Anterior and combined anterior/posterior approaches are one of the high-risk factors for VTE according to the 7th ACCP venous thrombosis prevention guidelines2. It becomes difficult to elucidate causality associated to these approach-specific risk factors from other high-risk patient factors. It is thought that the risk associated with anterior and anterior/posterior approaches is related to intraoperative manipulation of the iliac and great vessels8,9,12,18,19. Oda et al., found a 15.5% incidence of asymptomatic DVT (by venography screening) after posterior spinal surgery without any prophylaxis13. Dearborn et al., found in their retrospective cohort a 6.1% PE incidence in spine patients undergoing anterior and posterior approaches compared to a 0.5% in the posterior approach group20. These patients had only mechanical prophylaxis. Pateder et al., conducted a similar study with the addition of pharmacologic prophylaxis using warfarin, LMWH or heparin, according to availability and surgeon judgment. They observed a PE incidence of 3% with anterior and combined approaches and 0.65% with posterior approaches. The apparent decrease in anterior incidence compared to Dearborn et al., was attributed to the chemoprophylaxis preventing thrombi formation after endothelial injury to the great vessels19. This mechanism is supported by the posterior approach incidence of 0.65%, similar to Dearborn et al., suggesting a posterior approach may not equally benefit from the added pharmacologic prophylaxis. Interestingly, Pateder et al., also noted that right-side anterior approaches, which require manipulation of the vena cava, had a higher rate of PE compared to left-side approaches, which require manipulation of the aorta (13.3% vs. 2.3%)19.

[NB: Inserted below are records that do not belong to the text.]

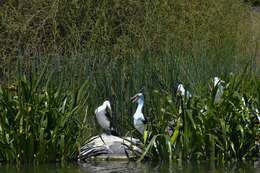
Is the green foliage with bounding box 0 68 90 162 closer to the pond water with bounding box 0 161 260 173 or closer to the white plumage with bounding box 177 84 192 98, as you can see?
the pond water with bounding box 0 161 260 173

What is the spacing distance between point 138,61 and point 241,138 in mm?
2666

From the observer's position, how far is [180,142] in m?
10.4

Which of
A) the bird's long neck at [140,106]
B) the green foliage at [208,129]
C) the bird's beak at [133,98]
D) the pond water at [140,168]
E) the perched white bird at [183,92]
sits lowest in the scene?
the pond water at [140,168]

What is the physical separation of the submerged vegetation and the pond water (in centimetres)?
22

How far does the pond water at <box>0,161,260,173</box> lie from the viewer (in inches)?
385

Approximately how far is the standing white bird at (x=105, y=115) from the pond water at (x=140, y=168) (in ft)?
3.86

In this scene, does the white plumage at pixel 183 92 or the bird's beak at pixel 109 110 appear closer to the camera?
the white plumage at pixel 183 92

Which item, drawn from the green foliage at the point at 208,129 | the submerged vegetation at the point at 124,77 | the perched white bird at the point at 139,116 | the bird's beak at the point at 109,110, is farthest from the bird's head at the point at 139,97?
the green foliage at the point at 208,129

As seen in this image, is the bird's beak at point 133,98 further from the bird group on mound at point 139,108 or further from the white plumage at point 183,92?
the white plumage at point 183,92

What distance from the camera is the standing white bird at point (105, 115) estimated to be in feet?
38.3

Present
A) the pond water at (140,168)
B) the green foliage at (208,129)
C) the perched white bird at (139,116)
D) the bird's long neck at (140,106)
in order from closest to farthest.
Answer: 1. the pond water at (140,168)
2. the green foliage at (208,129)
3. the perched white bird at (139,116)
4. the bird's long neck at (140,106)

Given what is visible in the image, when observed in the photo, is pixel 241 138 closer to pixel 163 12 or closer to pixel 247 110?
pixel 247 110

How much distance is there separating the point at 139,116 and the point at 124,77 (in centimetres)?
135

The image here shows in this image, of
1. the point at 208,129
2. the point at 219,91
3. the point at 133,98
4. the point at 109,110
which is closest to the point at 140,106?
the point at 133,98
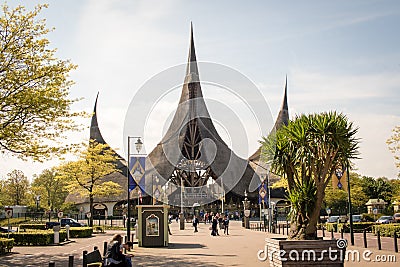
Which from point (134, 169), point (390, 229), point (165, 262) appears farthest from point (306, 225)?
point (390, 229)

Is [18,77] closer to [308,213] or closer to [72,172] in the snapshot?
[308,213]

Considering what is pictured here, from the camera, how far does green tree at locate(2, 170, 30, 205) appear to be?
70062mm

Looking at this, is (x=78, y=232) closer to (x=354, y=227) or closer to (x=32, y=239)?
(x=32, y=239)

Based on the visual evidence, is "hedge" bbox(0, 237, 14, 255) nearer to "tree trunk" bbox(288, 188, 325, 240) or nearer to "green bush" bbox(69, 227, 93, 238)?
"green bush" bbox(69, 227, 93, 238)

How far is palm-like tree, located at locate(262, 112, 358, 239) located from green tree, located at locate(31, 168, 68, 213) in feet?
209

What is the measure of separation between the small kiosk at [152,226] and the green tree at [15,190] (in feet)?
172

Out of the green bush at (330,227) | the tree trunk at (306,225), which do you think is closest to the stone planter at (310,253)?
the tree trunk at (306,225)

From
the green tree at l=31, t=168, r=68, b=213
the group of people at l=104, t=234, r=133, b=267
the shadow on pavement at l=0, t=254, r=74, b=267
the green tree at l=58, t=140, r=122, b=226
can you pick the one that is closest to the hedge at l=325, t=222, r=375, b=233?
the green tree at l=58, t=140, r=122, b=226

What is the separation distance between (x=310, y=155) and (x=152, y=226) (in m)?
11.9

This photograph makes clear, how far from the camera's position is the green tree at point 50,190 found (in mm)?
73750

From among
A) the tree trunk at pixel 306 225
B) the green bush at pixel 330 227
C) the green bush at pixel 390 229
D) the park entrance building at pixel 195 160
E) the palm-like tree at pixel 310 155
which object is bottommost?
the green bush at pixel 330 227

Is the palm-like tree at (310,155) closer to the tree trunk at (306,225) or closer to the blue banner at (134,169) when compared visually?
the tree trunk at (306,225)

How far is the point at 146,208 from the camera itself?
900 inches

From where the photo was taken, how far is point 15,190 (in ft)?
234
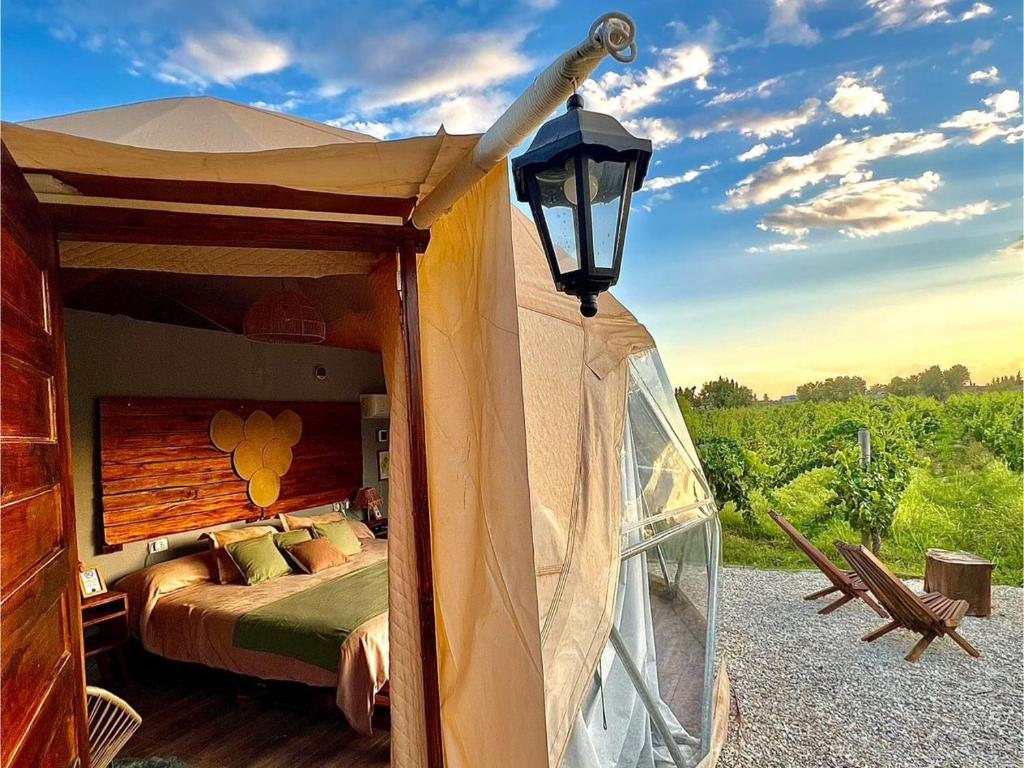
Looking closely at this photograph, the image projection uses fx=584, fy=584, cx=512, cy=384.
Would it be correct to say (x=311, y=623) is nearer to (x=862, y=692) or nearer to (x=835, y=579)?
(x=862, y=692)

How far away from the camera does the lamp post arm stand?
91 centimetres

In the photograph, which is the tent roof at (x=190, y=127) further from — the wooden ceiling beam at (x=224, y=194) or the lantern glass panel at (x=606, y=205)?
the lantern glass panel at (x=606, y=205)

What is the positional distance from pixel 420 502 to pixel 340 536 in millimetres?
3641

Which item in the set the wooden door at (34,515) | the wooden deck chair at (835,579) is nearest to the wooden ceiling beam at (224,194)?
the wooden door at (34,515)

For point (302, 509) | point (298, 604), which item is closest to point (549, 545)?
point (298, 604)

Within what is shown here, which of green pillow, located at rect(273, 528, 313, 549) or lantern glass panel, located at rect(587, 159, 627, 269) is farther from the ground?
lantern glass panel, located at rect(587, 159, 627, 269)

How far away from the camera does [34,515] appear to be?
1156 millimetres

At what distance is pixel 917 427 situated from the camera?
755cm

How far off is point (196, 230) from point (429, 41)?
4.64m

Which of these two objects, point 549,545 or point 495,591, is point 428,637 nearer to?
point 495,591

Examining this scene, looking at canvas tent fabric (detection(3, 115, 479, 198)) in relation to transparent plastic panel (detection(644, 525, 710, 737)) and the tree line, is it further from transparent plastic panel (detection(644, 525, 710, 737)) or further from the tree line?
the tree line

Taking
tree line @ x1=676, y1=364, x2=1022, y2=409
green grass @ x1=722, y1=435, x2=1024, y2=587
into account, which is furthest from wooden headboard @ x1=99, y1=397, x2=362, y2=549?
green grass @ x1=722, y1=435, x2=1024, y2=587

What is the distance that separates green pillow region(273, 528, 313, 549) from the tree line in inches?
226

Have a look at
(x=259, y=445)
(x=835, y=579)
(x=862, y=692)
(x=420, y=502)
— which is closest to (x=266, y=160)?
(x=420, y=502)
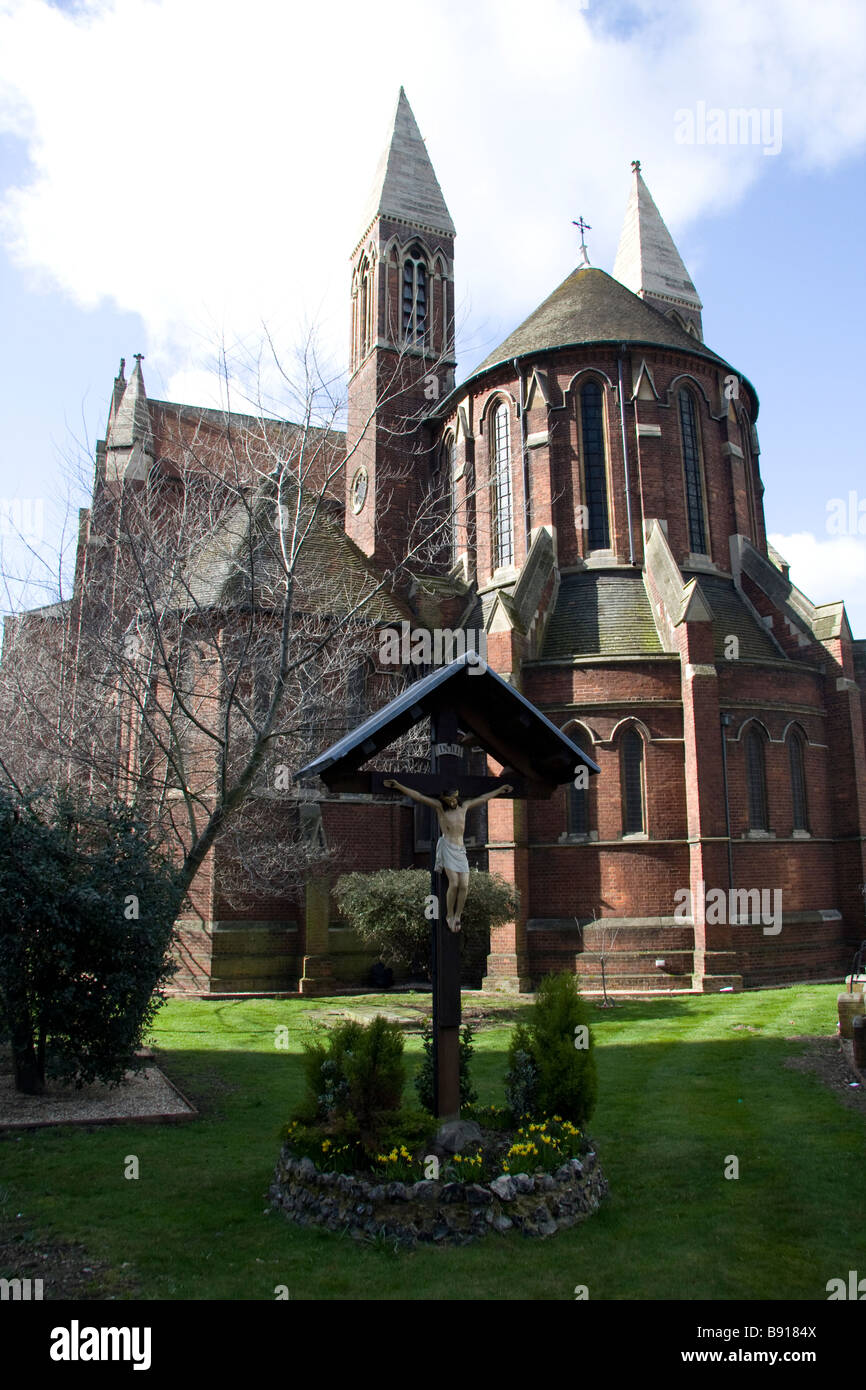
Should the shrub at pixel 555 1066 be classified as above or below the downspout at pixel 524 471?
below

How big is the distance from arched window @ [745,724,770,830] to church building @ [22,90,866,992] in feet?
0.17

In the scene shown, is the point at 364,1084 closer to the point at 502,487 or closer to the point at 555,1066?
the point at 555,1066

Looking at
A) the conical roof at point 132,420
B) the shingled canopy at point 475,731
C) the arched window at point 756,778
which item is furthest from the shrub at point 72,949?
the conical roof at point 132,420

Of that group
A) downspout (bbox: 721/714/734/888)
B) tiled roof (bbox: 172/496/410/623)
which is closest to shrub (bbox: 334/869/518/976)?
Answer: downspout (bbox: 721/714/734/888)

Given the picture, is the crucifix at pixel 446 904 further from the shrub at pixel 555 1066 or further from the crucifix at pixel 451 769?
the shrub at pixel 555 1066

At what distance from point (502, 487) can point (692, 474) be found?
17.1 ft

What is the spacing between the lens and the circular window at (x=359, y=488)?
30706 mm

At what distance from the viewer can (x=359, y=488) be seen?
31328 millimetres

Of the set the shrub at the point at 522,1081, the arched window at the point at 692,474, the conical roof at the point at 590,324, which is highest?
the conical roof at the point at 590,324

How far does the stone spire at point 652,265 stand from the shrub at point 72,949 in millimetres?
35150

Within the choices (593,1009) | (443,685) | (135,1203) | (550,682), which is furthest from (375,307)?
(135,1203)

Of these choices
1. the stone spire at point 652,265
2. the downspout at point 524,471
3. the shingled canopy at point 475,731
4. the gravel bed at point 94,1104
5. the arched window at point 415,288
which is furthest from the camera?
the stone spire at point 652,265

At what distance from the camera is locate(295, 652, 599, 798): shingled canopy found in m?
7.18
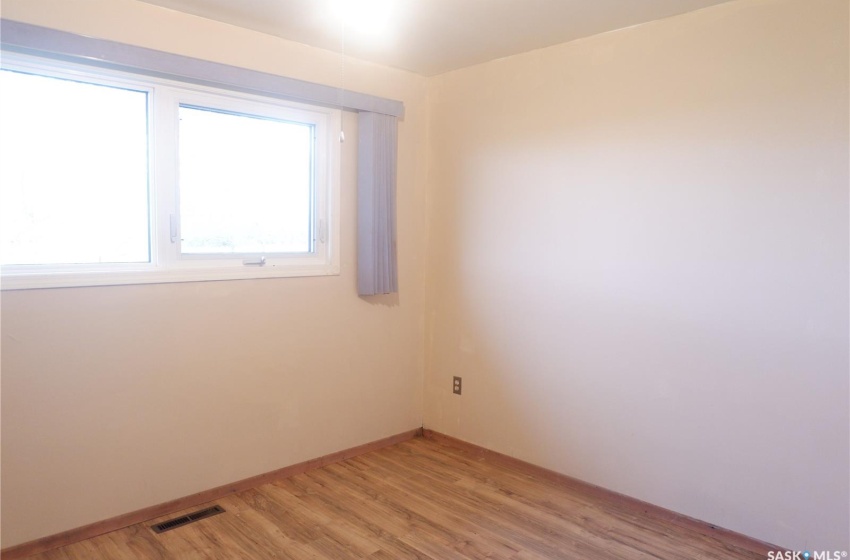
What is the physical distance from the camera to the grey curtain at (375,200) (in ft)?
10.8

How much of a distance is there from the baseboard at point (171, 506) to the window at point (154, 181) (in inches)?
41.8

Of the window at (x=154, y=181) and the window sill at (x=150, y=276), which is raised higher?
the window at (x=154, y=181)

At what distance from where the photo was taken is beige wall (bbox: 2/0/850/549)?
2299 mm

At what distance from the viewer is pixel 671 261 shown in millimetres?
2668

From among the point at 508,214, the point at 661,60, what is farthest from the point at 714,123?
the point at 508,214

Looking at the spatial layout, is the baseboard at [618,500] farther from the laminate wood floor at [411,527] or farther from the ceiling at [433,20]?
the ceiling at [433,20]

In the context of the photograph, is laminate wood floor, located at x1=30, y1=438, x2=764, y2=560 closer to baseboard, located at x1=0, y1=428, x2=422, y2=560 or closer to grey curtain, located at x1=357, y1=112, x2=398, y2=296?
baseboard, located at x1=0, y1=428, x2=422, y2=560

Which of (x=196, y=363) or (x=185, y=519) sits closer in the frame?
(x=185, y=519)

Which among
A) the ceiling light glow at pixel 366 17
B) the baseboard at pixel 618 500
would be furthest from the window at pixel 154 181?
the baseboard at pixel 618 500

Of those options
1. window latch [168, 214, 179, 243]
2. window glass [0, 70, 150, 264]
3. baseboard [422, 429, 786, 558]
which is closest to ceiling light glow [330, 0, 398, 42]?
window glass [0, 70, 150, 264]

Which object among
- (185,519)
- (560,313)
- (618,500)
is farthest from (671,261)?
(185,519)

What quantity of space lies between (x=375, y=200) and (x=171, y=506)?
189 centimetres

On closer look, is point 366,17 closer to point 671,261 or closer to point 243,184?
point 243,184

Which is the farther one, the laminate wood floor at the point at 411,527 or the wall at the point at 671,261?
the laminate wood floor at the point at 411,527
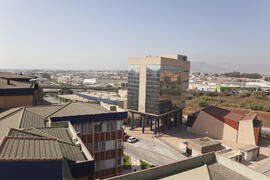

Adding to the debate, McLynn et al., compared the National Surgical Quality Improvement Program (NSQIP) database to a retrospective cohort and found conflicting evidence for the necessity of prophylaxis, demonstrating no associated increased risk of VTE with multi-level procedures or due to a specific surgical approach15. They also did not find a reduction in VTE with pharmacologic prophylaxis (relative risk [RR]=1.32 p=0.421) but did find an increase in the occurrence of hematoma requiring reoperation with prophylaxis compared to without (0.62% vs. 0.08%; RR=7.80, p=0.020). Pendharker et al., found a decreased rate of VTE in microscopic lumbar discectomy group in a study on 42,025 patients which was compared outcomes of lumbar macro discectomy versus micro discectomy21.
The risk associated with undue pharmacologic VTE prophylaxis is excessive bleeding, specifically epidural hematomas, due to the potential for devastating neurologic injury. Thus, the risk of possible VTE needs to be weighed against the risk of administration of VTE prophylaxis to patients undergoing spine procedures.